Where there is a lock there is always a key and if you can’t get find a key use a hammer. If that does not work, blow the door off.
This type of mindset is the foundation of how malicious attackers look at your network. There are no rules or regulations governing an attacker. There are no best practices or compliance regulations. Just pure anarchy. Their techniques are not always advertised on your exploit database web pages or the latest vulnerability research analysis, and why would they be? If you had a competitive edge on your opponent would you tell them how to block your punches? I hardly think so.

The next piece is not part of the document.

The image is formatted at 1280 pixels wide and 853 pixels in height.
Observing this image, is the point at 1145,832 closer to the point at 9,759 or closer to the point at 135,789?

You have put together the most sophisticated perimeter defense system known to man, have training and security awareness programs, comply to various legislative regulations and still you are a victim of an attack. How does this happen? We all know there is no such thing as 100 percent security although it is something that we want to move towards but we can never get there. Why is that? In a perfect world there would be no software flaws, no code errors, no vulnerabilities and no entry into a system. In this perfect world there would be limited job opportunities because every system and software would work flawlessly – no system crashes, no reboots required, no updates, no patch management. That is the “Skynet” future of science fiction, but we are here in the 21st century after all. We are all human and we are flawed.

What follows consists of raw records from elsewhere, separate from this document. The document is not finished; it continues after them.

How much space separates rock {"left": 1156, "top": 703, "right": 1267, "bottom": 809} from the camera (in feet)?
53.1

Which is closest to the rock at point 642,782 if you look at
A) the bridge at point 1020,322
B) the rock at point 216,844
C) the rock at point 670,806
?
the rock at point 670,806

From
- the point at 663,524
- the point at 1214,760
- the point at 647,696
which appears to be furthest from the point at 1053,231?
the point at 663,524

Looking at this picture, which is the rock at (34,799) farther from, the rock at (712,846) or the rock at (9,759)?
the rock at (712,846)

Malicious attackers prey on these weaknesses and because they have no boundaries or ethics that is the reason why they can use a hammer to break your lock. This is not to say that this is what they always do, in fact the best attacks are never seen. What I am saying is that there are no limitations on the processes or methods that are used to attack your system. It can be extremely subtle as in a client side attack or it can be overtly disruptive such as a DDOS attack to your hosted business application.
What we have to remember as security professionals is to not put limitations on our methodology when performing a penetration test or a vulnerability assessment. The point is you need to be prepared to “blow the bloody doors off”.